- Education: University of Michigan
- Known for: advocating space mining
- Title: Former President of Blue Origin

= Rob Meyerson =

American aerospace engineer

Robert E. Meyerson is an American aerospace engineer and executive.

Meyerson is the co-founder and CEO of Interlune, a natural resources company focused on harvesting resources from the Moon. Interlune came out of stealth mode in March 2024.

He is the former president of Blue Origin.

== Early life and education ==
Originally from Southfield, Michigan, a suburb of Detroit, Meyerson earned a B.S. in aerospace engineering from the University of Michigan and a master's degree in engineering management from the University of Houston.

== Career ==
=== Delalune Space ===

Meyerson is the founder and CEO of Delalune Space, a management consulting firm providing advisory services to the aerospace, mobility, technology, and financial sectors. He is a board director or advisor to numerous organizations.

=== Axiom Space ===

In 2021, it was announced that Meyerson, former Blue Origin president, would be joining Axiom's board of directors and that Axiom Space had raised $130m in a new round of funding.

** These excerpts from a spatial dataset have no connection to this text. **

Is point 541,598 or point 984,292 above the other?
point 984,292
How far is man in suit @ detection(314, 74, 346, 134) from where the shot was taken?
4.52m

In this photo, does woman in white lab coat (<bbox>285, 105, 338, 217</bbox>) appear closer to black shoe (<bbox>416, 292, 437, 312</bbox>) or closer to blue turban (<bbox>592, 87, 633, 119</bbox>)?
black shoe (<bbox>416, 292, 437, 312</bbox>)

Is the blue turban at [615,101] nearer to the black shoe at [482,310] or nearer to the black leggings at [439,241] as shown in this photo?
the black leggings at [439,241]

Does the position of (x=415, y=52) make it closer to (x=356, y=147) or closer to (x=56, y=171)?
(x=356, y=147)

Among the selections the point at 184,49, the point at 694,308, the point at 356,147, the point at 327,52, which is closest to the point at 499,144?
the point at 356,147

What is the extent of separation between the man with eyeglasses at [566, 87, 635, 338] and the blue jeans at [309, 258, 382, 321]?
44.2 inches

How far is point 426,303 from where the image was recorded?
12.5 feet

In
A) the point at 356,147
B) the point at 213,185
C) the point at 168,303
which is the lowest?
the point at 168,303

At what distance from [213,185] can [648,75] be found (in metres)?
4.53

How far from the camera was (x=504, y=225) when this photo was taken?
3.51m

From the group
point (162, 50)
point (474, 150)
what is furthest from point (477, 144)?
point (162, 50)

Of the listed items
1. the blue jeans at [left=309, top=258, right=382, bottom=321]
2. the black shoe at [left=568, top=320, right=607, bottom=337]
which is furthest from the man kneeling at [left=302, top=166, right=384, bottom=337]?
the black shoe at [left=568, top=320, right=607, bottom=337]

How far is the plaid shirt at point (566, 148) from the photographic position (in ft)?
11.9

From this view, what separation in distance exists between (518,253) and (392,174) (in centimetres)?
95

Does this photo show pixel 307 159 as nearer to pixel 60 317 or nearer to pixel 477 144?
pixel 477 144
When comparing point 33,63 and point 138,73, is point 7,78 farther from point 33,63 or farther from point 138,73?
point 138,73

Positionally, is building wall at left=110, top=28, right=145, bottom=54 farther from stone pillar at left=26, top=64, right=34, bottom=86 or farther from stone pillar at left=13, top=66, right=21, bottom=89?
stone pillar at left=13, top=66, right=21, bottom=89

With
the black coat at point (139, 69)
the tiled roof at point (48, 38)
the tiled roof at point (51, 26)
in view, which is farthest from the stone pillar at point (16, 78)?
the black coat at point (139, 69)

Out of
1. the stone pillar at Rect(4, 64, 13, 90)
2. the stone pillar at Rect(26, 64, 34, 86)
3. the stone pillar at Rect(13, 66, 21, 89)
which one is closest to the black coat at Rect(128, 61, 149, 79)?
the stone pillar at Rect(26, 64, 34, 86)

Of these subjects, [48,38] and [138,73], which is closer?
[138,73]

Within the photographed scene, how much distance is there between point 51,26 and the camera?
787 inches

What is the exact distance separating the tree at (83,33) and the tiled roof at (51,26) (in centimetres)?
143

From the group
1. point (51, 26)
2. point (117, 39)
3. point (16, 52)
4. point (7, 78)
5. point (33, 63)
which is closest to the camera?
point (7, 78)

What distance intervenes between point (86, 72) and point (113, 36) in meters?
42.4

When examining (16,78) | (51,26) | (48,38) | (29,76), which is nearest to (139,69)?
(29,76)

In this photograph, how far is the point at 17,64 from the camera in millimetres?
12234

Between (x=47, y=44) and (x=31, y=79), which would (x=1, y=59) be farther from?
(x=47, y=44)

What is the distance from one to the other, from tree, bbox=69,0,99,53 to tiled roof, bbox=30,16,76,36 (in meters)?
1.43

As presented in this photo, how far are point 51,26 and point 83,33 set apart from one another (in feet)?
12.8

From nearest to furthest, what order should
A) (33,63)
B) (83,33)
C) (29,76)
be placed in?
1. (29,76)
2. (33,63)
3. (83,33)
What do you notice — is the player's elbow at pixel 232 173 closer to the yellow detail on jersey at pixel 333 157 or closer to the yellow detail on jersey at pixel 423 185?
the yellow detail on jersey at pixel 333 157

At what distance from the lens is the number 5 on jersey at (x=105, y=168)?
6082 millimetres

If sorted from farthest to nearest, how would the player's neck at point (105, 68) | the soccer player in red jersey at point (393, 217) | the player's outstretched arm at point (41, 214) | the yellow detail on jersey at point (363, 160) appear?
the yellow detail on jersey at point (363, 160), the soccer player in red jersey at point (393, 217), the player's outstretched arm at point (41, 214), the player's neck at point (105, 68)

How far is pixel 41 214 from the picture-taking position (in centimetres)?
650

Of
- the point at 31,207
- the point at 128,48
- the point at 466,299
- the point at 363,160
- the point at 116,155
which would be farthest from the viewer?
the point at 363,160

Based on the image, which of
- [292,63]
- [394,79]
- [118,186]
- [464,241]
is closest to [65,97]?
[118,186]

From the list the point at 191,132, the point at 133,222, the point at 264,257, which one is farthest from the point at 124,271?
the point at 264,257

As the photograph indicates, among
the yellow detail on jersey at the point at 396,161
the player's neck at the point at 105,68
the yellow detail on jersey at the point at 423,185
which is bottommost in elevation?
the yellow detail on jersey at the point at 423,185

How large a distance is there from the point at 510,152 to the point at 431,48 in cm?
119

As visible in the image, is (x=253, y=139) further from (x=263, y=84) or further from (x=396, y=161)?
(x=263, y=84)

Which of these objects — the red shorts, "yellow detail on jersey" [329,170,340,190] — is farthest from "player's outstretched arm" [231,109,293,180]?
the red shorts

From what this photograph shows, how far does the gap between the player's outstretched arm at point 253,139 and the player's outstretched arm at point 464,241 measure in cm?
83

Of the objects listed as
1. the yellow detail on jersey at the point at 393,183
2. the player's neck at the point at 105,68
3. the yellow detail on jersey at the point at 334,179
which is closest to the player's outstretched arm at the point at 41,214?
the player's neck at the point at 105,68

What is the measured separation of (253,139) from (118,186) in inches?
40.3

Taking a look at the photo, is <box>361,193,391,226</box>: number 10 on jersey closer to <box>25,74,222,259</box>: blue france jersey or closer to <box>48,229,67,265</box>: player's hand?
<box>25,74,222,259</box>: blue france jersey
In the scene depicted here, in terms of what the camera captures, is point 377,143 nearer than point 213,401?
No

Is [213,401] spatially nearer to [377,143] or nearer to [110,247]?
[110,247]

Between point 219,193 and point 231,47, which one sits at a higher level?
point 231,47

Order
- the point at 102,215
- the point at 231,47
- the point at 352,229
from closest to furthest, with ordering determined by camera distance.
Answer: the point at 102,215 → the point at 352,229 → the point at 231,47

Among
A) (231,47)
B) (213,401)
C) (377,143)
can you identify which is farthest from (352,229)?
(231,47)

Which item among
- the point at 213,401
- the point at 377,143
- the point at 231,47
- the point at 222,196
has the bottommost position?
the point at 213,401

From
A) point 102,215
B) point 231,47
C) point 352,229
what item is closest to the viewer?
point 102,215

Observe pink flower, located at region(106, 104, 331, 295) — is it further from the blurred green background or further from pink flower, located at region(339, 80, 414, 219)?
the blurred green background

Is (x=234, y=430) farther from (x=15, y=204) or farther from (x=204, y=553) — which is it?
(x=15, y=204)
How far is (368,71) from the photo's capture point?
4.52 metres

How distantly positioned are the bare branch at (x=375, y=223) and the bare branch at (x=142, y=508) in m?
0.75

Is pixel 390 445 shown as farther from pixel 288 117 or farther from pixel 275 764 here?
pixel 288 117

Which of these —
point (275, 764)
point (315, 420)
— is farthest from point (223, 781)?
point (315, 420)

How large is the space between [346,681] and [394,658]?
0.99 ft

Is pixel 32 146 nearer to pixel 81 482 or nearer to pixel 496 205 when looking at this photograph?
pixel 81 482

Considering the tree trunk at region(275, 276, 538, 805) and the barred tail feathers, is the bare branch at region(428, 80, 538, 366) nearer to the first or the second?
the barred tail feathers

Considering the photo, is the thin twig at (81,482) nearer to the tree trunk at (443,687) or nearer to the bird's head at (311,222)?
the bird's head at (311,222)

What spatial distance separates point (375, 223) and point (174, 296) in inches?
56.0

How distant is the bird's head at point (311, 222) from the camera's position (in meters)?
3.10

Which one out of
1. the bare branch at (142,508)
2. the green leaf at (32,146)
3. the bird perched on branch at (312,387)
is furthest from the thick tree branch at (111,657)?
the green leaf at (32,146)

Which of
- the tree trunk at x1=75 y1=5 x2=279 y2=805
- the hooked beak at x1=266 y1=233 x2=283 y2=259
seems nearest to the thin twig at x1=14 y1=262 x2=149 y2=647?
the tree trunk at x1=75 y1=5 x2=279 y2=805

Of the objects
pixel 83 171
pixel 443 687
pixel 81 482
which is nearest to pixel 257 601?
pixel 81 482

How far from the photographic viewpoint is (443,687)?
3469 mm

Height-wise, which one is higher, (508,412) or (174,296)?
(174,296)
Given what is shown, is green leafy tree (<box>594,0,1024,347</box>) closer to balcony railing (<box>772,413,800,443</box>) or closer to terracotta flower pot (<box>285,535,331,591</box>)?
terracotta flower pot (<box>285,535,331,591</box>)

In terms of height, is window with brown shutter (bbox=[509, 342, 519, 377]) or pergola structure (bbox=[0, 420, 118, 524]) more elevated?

Meyerson stated that Axiom Space is a force in the space sector, and it would enhance the vision for a secure global future.

=== Blue Origin ===

Meyerson joined Blue Origin in 2003 as program manager later becoming the first company president. Working with company founder Jeff Bezos, Meyerson grew the company from 10 to 1500 people. Under Meyerson's leadership, Blue Origin developed the New Shepard system for suborbital human and research flights, and the New Glenn system for orbital human and research flights, as well as the manufacturing and test capabilities that enable these programs. He also developed Blue Origin into a liquid rocket engine supplier, creating and selling the BE-3 LOX/LH2 rocket engine and the BE-4 LOX/LNG rocket engine to other companies.

From January to November 2018, Meyerson was the senior vice-president in charge of the Advanced Development Programs business unit.

=== Kistler Aerospace and NASA ===

Before joining Blue Origin Meyerson was a senior manager at Kistler Aerospace Corporation responsible for the development of the K-1 reusable launch vehicle, the landing, and thermal protection systems of a two-stage reusable launch vehicle, as well as all technical activities related to Kistler's Space Launch Initiative contract with NASA’s Marshall Space Flight Center.

Meyerson launched his career as an aerospace engineer at NASA Johnson Space Center (JSC) from 1985 to 1997 working on human spaceflight systems, including the aerodynamic design of the Space Shuttle orbiter drag parachute, as well as the overall design, integration, and flight test of a gliding parachute for the X-38 Crew Rescue Vehicle, a crew return vehicle designed to return astronauts to earth from the International Space Station. Meyerson began with NASA in 1985 as a cooperative education student at JSC.

== Social engagement ==

Meyerson has been a long-time advocate for outreach programs that provide work experience and sponsors Blue's internship program, which has inspired and encouraged many university-level students to pursue careers in the aerospace industry. In December 2016, Meyerson gave the commencement speech at Embry Riddle Aeronautical University.

He is a trustee at the Museum of Flight in Seattle, a former member of the board of the Commercial Spaceflight Federation, and is a member of the Leadership Advisory Board for the College of Engineering at the University of Michigan and a member of the Visiting Committee for the Aeronautics & Astronautics Department at the University of Washington.

He is an AIAA Fellow, and a former member of the Aerodynamic Decelerator Systems Technical Committee. He was awarded the Space Flight Award by the American Astronautical Society in 2016. This award is given annually and is the highest award bestowed by the AAS.

Meyerson was inspired by the Apollo program and also by launching model rockets as a child. For his 5th birthday, he received a cardboard mock-up of the Apollo Lunar Module and remembers playing inside of it. He later found the ingredients for rocket fuel in a cigar box that had been placed in the rafters of his childhood home by his two older brothers.